Le style du cinéaste et écrivain Alain Robbe-Grillet est fait de recherche et de rupture avec le cinéma conventionnel et avec celui de la Nouvelle Vague.
Le style du cinéaste et écrivain Alain Robbe-Grillet est fait de recherche et de rupture avec le cinéma conventionnel et avec celui de la Nouvelle Vague. © AFP / Ulf Andersen/Aurimages

Juste après la Seconde Guerre mondiale, Boris interprété par Jean-Louis Trintignant, homme mystérieux, débarque dans une petite ville. Il apprend qu'un résistant a disparu et décide de se rendre à son domicile. Il y trouve sa femme, sa sœur et une servante. Elles y vivent recluses et se livrent à d'étranges jeux. Boris leur fait croire qu'il a connu Jean.

On trouve dans ce film une certaine fascination de Robbe-Grillet pour l’univers érotico-masochiste, mais de façon disparate. Le style Robbe-Grillet est bien là, fait de recherche et de rupture avec le cinéma conventionnel, et avec celui de la nouvelle vague.

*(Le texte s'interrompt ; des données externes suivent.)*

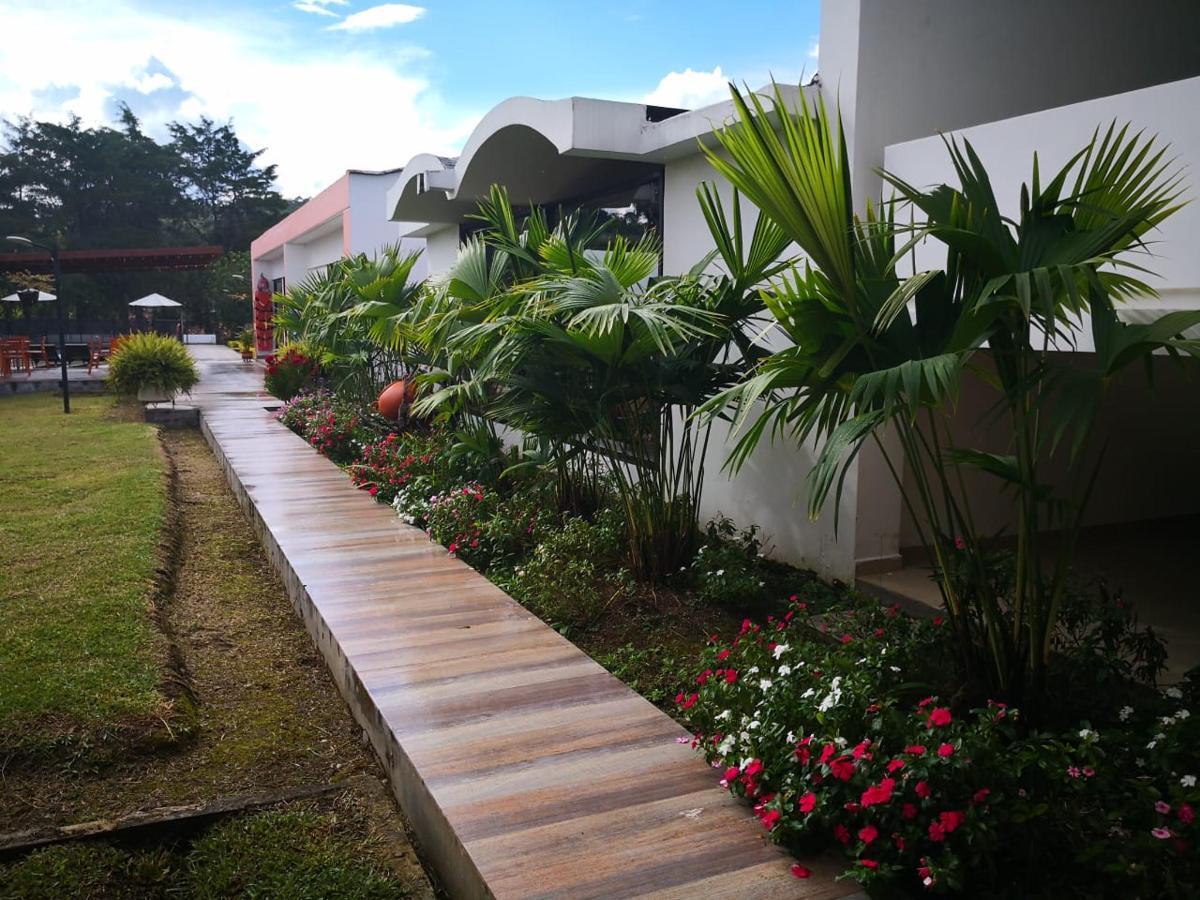 jardin04.jpeg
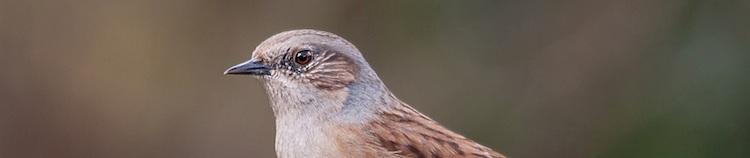 Vogelnieuws en lawaaivarken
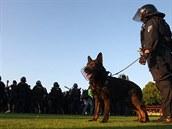 Po konci utkání m�la policie hodn� starostí p�ímo na trávníku, kam v hojném...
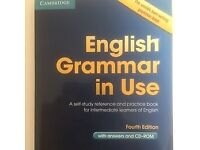 Cambridge English Grammar in use - Theory + supplementary exercises book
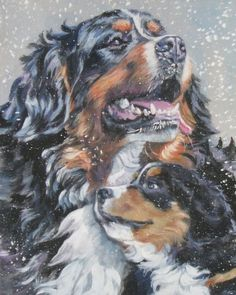 Bernese Mountain Dog art print CANVAS print of LA by TheDogLover, $39.99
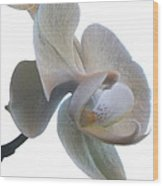 Orchids 1 Wood Print by Mike McGlothlen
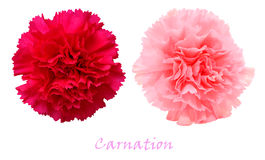 Two colorful carnations Stock Images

La réinvention du romanesque

Le Nouveau Roman souhaite renouveler un genre qui date de l'Antiquité. Ce renouveau laisse l'intrigue passe au second plan, les personnages deviennent subsidiaires. 

Une recherche de l'organisation d'un récit autour d'un vide.

Pour Alain Robbe-Grillet, elle s'oppose au roman traditionnel du XIXe siècle construit autour "d'un plein", "d'un noyau central dur et plein qui est en général un personnage, le destin d'un personnage".

L'expérimentation stylistique

Chaque auteur classé dans la catégorie du nouveau roman expérimente de nouvelles pistes stylistiques. Pour Beckett, qui reçoit le prix Nobel de littérature en 1969, c'est l'absurde. Pour l'Oulipo de Queneau et de Pérec, il s'agit d'introduire une dose de science mathématique à leur vocabulaire.

Si ce mouvement littéraire assez hétérogène et déstructuré ne s'est pas forcément engagé politiquement dans les événements de mai 1968, sa recherche, depuis la fin des années 50, a participé à la modernisation de la vie culturelle.